What to do:
Give the data below again exactly as written, without its pictures.

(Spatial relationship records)
#####
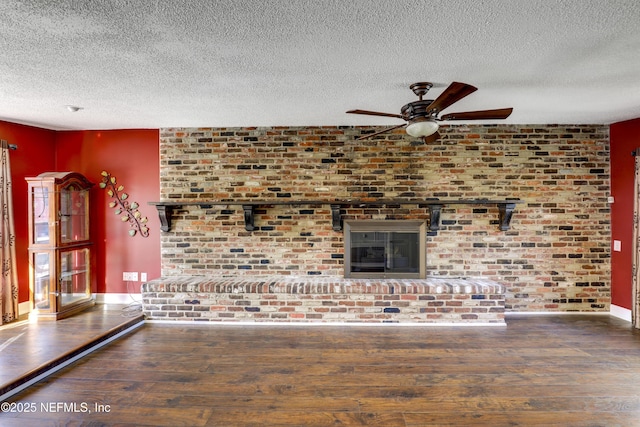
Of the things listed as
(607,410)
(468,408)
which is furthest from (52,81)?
(607,410)

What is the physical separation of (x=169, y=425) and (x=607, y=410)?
2720 millimetres

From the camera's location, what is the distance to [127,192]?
4219mm

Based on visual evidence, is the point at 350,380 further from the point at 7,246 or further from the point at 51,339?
the point at 7,246

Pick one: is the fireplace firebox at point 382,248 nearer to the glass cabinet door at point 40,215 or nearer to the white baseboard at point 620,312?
the white baseboard at point 620,312

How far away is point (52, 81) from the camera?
261cm

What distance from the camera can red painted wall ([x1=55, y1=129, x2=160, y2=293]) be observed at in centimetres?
421

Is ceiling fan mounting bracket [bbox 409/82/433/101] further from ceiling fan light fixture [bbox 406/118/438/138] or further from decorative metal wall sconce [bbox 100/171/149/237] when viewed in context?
decorative metal wall sconce [bbox 100/171/149/237]

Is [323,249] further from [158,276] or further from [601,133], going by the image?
[601,133]

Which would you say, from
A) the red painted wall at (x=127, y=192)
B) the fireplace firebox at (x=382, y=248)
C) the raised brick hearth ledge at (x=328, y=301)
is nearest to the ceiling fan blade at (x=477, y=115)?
the fireplace firebox at (x=382, y=248)

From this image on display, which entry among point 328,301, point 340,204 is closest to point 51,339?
point 328,301

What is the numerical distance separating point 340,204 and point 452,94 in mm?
2092

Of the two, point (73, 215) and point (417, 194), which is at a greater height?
point (417, 194)

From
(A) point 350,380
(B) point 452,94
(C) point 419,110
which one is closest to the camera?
(B) point 452,94

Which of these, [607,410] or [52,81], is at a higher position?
[52,81]
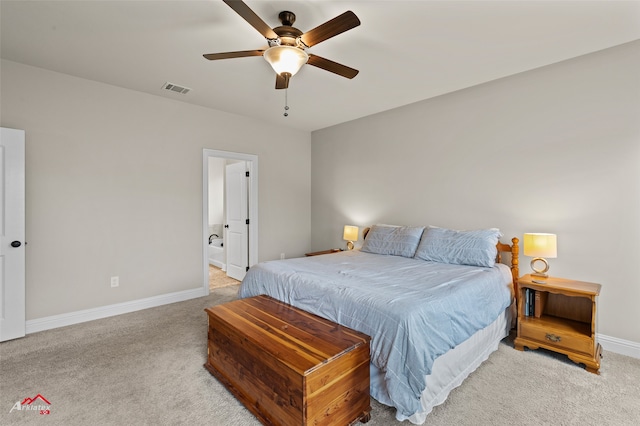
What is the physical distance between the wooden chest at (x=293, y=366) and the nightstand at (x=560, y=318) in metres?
1.78

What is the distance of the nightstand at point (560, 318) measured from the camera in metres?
2.40

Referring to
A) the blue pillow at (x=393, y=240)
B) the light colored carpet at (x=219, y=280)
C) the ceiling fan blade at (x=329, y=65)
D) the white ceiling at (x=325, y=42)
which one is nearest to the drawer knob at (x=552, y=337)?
the blue pillow at (x=393, y=240)

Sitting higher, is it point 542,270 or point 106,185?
point 106,185

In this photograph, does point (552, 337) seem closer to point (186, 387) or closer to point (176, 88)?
point (186, 387)

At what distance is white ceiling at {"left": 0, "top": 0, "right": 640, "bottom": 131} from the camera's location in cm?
214

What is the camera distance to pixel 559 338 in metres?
2.53

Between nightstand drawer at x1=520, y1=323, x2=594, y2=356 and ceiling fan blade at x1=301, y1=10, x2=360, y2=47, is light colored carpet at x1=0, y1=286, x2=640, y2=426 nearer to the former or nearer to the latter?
nightstand drawer at x1=520, y1=323, x2=594, y2=356

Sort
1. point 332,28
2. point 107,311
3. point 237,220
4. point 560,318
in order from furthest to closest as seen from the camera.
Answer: point 237,220, point 107,311, point 560,318, point 332,28

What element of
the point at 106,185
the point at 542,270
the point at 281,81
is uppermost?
the point at 281,81

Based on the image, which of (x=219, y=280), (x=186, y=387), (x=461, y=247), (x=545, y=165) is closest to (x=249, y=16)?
(x=186, y=387)

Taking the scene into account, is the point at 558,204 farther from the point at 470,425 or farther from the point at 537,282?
the point at 470,425

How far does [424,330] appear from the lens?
1771mm

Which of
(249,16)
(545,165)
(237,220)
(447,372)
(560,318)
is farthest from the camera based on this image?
(237,220)

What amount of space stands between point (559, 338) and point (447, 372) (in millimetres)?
1240
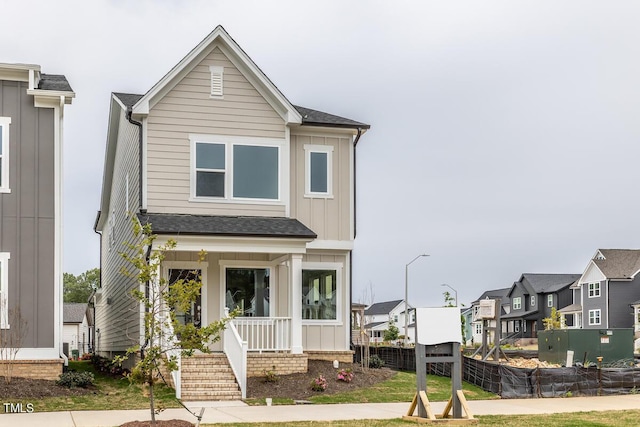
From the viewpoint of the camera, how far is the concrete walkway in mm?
15664

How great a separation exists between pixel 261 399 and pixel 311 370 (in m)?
3.76

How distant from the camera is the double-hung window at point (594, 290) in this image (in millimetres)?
78750

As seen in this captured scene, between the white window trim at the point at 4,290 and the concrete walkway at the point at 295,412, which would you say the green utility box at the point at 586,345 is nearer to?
the concrete walkway at the point at 295,412

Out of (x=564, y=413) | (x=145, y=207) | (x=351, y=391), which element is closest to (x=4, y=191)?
(x=145, y=207)

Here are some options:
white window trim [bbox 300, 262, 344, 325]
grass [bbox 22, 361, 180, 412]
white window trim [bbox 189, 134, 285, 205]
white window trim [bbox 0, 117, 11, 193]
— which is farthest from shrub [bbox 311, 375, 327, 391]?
white window trim [bbox 0, 117, 11, 193]

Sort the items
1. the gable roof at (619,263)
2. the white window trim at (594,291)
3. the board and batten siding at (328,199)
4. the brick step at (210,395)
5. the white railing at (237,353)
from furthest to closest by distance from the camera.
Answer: the white window trim at (594,291) < the gable roof at (619,263) < the board and batten siding at (328,199) < the white railing at (237,353) < the brick step at (210,395)

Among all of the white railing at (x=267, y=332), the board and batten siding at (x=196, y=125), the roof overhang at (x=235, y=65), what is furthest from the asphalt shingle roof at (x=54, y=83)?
the white railing at (x=267, y=332)

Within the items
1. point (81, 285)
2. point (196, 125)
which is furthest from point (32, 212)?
point (81, 285)

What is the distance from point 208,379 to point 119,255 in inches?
399

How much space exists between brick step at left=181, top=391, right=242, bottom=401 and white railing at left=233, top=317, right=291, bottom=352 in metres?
2.81

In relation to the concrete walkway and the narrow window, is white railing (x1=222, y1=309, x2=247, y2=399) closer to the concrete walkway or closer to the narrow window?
the concrete walkway

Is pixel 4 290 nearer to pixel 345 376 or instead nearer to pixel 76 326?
pixel 345 376

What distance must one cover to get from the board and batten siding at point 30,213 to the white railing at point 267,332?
4.85 metres

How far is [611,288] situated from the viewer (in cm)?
7650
#####
Reply:
Of the things listed as
(607,410)
(468,408)
which is furthest from (52,81)?
(607,410)

What is the physical separation of (x=169, y=425) and (x=607, y=410)?
2720 millimetres

From the camera's location, what is the distance to [127,192]?
4219mm

Based on visual evidence, is the point at 350,380 further from the point at 7,246 or further from the point at 51,339?
the point at 7,246

Pick one: is the fireplace firebox at point 382,248 nearer to the glass cabinet door at point 40,215 or nearer to the white baseboard at point 620,312?
the white baseboard at point 620,312

How far away is point (52, 81) from the camera?
261cm

What distance from the camera can red painted wall ([x1=55, y1=129, x2=160, y2=293]) be observed at in centimetres?
421

Is ceiling fan mounting bracket [bbox 409/82/433/101] further from ceiling fan light fixture [bbox 406/118/438/138] or further from decorative metal wall sconce [bbox 100/171/149/237] when viewed in context?
decorative metal wall sconce [bbox 100/171/149/237]

Is [323,249] further from [158,276] or further from [601,133], going by the image?
[601,133]

Which would you say, from
A) the red painted wall at (x=127, y=192)
B) the fireplace firebox at (x=382, y=248)
C) the raised brick hearth ledge at (x=328, y=301)
is nearest to the ceiling fan blade at (x=477, y=115)?
the fireplace firebox at (x=382, y=248)

From this image on display, which entry among point 328,301, point 340,204 is closest to point 51,339?
point 328,301

What is the numerical distance separating point 340,204 and point 452,94 in mm?
2092

Of the two, point (73, 215) and point (417, 194), which is at a greater height?
point (417, 194)

From
(A) point 350,380
(B) point 452,94
(C) point 419,110
which one is closest to the camera?
(B) point 452,94

Which of these, [607,410] or [52,81], is at a higher position?
[52,81]
What is the physical distance between the wooden chest at (x=293, y=366) and the nightstand at (x=560, y=318) in metres?
1.78

What is the distance of the nightstand at point (560, 318) measured from the camera in metres?
2.40

Referring to
A) the blue pillow at (x=393, y=240)
B) the light colored carpet at (x=219, y=280)
C) the ceiling fan blade at (x=329, y=65)
D) the white ceiling at (x=325, y=42)
which one is nearest to the drawer knob at (x=552, y=337)?
the blue pillow at (x=393, y=240)

Sitting higher, is it point 542,270 or point 106,185?
point 106,185

In this photograph, does point (552, 337) seem closer to point (186, 387) or closer to point (176, 88)?
point (186, 387)

At what distance is white ceiling at {"left": 0, "top": 0, "right": 640, "bottom": 131} from the camera's location in cm?
214

What is the camera distance to pixel 559 338 in metres?
2.53

Between nightstand drawer at x1=520, y1=323, x2=594, y2=356 and ceiling fan blade at x1=301, y1=10, x2=360, y2=47, is light colored carpet at x1=0, y1=286, x2=640, y2=426 nearer to the former or nearer to the latter?
nightstand drawer at x1=520, y1=323, x2=594, y2=356

Sort
1. point 332,28
2. point 107,311
3. point 237,220
4. point 560,318
in order from furthest to closest as seen from the camera.
Answer: point 237,220, point 107,311, point 560,318, point 332,28

What element of
the point at 106,185
the point at 542,270
the point at 281,81
is uppermost?
the point at 281,81

Based on the image, which of (x=219, y=280), (x=186, y=387), (x=461, y=247), (x=545, y=165) is closest to (x=249, y=16)?
(x=186, y=387)

Taking the scene into account, is the point at 558,204 farther from the point at 470,425 or farther from the point at 537,282?
the point at 470,425

How far does [424,330] appear from the lens?
1771mm

Which of
(249,16)
(545,165)
(237,220)
(447,372)
(560,318)
is farthest from the camera based on this image?
(237,220)

What amount of space stands between point (559, 338) and point (447, 372) (in millimetres)?
1240
From the viewpoint of the camera, how far is the concrete walkway in mm?
15664

How great a separation exists between pixel 261 399 and pixel 311 370 (in m)?
3.76

How distant from the camera is the double-hung window at point (594, 290) in this image (in millimetres)?
78750

As seen in this captured scene, between the white window trim at the point at 4,290 and the concrete walkway at the point at 295,412, which would you say the green utility box at the point at 586,345 is nearer to?
the concrete walkway at the point at 295,412

Out of (x=564, y=413) | (x=145, y=207) | (x=351, y=391), which element is closest to (x=4, y=191)?
(x=145, y=207)

Here are some options:
white window trim [bbox 300, 262, 344, 325]
grass [bbox 22, 361, 180, 412]
white window trim [bbox 189, 134, 285, 205]
white window trim [bbox 0, 117, 11, 193]
— which is farthest from shrub [bbox 311, 375, 327, 391]?
white window trim [bbox 0, 117, 11, 193]

Sort the items
1. the gable roof at (619,263)
2. the white window trim at (594,291)
3. the board and batten siding at (328,199)
4. the brick step at (210,395)
5. the white railing at (237,353)
from furthest to closest by distance from the camera.
Answer: the white window trim at (594,291) < the gable roof at (619,263) < the board and batten siding at (328,199) < the white railing at (237,353) < the brick step at (210,395)

Among all of the white railing at (x=267, y=332), the board and batten siding at (x=196, y=125), the roof overhang at (x=235, y=65), what is furthest from the asphalt shingle roof at (x=54, y=83)?
the white railing at (x=267, y=332)

Within the items
1. point (81, 285)
2. point (196, 125)
which is furthest from point (32, 212)?
point (81, 285)

What is the distance from point 208,379 to point 119,255 in inches?
399

How much space exists between brick step at left=181, top=391, right=242, bottom=401 and white railing at left=233, top=317, right=291, bottom=352 in metres?
2.81

In relation to the concrete walkway and the narrow window, is white railing (x1=222, y1=309, x2=247, y2=399) closer to the concrete walkway or closer to the narrow window?
the concrete walkway

Is pixel 4 290 nearer to pixel 345 376 or instead nearer to pixel 76 326?
pixel 345 376

What distance must one cover to get from the board and batten siding at point 30,213 to the white railing at point 267,332?
4.85 metres

How far is [611,288] situated from the viewer (in cm)?
7650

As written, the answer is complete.